-- start of DOCUMENT TEXT --

However, you are not allowed to add new required fields, since that would break backwards compatibility.

You can remove a field that is optional as well, but never a required field. As well, if you remove a field, you may never use that tag number again (old code will still rely on that old tag.)

You may be able to change the datatype of a particular field, but there are some caveats, like truncation.

Avro

Avro is another binary encoding format, but it doesn’t use tag numbers.

It encodes data in Avro IDL and JSON.

record Person {
  string userName;
  union { null, long } favoriteNumber = null;
  array<string> interests;
}

in JSON:

{
  "type": "record",
  "name": "Person",
  "fields": [
    {"name": "userName", "type": "string"},
    {"name": "favoriteNumber", "type": ["null", "long"], "default: null},
    {"name": "interests", "type": {"type": "array", "items": "string}}
  ]
}

With Avro, you go through the fields in the order they appear in the schema, using the schema to tell the datatype of each field.

When transferring data, Avro uses two schemas — when encoding, it generates a writer’s schema, and when decoding, a reader’s schema.

The writer’s schema doesn’t have to be the same as the reader’s. When data is decoded, the Avro library resolves differences by translating the writer and reader’s schema. Schema resolution matches up fields by field name, so order doesn’t matter.

If there’s a field that appears in the writer’s schema but not the reader’s schema, it’s ignored. (The reader doesn’t need it).

If the writer’s schema lacks a field, it is filled in with a default value from the reader’s schema.

-- end of DOCUMENT TEXT --
-- start of INFORMATION SUPPLIED --

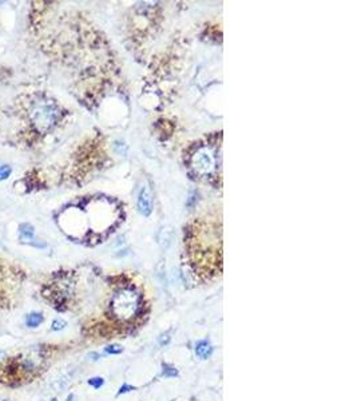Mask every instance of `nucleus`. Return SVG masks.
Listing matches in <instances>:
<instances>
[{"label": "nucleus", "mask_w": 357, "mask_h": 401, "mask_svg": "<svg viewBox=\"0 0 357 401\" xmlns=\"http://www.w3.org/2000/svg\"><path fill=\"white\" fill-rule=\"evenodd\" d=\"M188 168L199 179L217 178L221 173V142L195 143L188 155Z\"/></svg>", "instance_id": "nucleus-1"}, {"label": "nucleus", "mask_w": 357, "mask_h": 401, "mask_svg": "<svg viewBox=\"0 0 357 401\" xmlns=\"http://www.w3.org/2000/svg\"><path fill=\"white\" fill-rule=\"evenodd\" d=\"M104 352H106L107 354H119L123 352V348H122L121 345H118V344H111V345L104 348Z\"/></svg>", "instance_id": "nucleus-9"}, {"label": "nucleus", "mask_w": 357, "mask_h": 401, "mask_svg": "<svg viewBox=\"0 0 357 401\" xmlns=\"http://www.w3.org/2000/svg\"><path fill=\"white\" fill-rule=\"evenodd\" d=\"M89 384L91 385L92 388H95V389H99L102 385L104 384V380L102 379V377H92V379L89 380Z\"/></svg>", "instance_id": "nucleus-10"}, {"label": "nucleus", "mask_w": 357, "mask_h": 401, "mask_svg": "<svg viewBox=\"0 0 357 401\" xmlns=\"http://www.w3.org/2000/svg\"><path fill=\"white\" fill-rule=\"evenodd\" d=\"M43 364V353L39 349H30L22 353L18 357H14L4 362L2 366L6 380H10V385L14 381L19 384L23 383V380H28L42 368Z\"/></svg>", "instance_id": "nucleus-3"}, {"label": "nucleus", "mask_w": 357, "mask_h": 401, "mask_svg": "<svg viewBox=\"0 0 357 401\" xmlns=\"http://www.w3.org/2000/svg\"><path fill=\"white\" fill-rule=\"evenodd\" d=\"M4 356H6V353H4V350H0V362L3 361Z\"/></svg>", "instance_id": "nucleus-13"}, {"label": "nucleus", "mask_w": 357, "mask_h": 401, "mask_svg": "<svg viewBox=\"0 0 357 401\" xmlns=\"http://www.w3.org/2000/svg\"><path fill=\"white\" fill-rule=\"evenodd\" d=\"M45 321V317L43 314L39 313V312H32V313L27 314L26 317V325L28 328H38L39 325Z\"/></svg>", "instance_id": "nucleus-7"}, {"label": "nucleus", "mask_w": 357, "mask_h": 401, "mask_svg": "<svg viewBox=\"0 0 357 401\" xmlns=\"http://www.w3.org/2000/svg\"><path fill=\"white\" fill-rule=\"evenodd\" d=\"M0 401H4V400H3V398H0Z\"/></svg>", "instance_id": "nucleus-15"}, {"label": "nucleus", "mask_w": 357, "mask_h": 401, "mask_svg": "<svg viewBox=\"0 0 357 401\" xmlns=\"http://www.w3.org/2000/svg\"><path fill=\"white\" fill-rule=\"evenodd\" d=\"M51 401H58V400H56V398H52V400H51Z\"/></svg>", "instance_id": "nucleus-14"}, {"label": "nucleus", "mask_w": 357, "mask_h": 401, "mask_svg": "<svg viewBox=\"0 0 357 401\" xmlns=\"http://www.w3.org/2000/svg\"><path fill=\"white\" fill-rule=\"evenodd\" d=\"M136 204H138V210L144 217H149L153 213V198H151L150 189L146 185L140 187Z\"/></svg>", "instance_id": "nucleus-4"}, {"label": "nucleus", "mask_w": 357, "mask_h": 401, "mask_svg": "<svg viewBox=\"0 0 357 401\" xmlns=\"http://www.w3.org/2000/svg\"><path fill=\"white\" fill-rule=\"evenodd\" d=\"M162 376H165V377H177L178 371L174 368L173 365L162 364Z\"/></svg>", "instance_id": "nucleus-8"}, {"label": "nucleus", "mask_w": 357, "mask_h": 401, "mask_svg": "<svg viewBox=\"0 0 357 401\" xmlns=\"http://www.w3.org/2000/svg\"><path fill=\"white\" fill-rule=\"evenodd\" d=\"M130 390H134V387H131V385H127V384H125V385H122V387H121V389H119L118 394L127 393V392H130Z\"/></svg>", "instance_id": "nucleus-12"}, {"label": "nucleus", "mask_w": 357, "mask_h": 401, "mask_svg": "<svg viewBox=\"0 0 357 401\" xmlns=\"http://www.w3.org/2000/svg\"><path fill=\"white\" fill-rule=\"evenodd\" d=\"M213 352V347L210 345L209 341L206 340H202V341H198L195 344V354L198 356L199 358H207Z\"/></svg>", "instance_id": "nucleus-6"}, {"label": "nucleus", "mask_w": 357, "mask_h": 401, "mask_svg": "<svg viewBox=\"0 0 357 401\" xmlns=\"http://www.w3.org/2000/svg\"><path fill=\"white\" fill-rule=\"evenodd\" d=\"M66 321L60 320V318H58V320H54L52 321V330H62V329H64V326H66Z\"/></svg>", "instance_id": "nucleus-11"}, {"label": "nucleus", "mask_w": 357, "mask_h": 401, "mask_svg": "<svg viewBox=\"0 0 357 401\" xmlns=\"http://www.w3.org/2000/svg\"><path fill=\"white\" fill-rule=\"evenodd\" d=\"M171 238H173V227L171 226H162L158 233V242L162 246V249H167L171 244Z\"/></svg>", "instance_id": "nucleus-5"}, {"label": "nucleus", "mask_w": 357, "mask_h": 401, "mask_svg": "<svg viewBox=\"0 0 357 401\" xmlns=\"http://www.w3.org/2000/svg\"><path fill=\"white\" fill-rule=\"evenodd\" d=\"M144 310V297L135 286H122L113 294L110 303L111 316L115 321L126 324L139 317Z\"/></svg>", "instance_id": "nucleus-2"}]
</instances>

-- end of INFORMATION SUPPLIED --
-- start of INFORMATION SUPPLIED --

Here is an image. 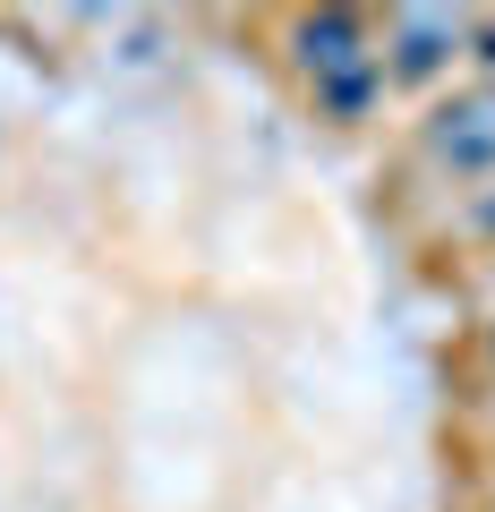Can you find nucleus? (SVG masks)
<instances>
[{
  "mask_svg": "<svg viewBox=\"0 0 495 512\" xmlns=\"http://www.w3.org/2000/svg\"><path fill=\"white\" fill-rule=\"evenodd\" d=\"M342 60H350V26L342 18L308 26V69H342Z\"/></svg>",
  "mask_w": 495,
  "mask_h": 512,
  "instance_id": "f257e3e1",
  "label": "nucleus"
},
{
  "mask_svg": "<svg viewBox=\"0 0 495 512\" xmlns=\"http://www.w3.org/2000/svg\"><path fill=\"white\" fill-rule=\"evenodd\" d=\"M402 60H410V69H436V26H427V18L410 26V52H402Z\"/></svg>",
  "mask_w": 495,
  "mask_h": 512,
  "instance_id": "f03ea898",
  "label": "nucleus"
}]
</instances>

-- end of INFORMATION SUPPLIED --

## WHAT IS EXPECTED
In the document text, what happens to a field that appears in the writer's schema but not in the reader's schema?

## ANSWER BELOW
It is ignored, because the reader doesn't need it.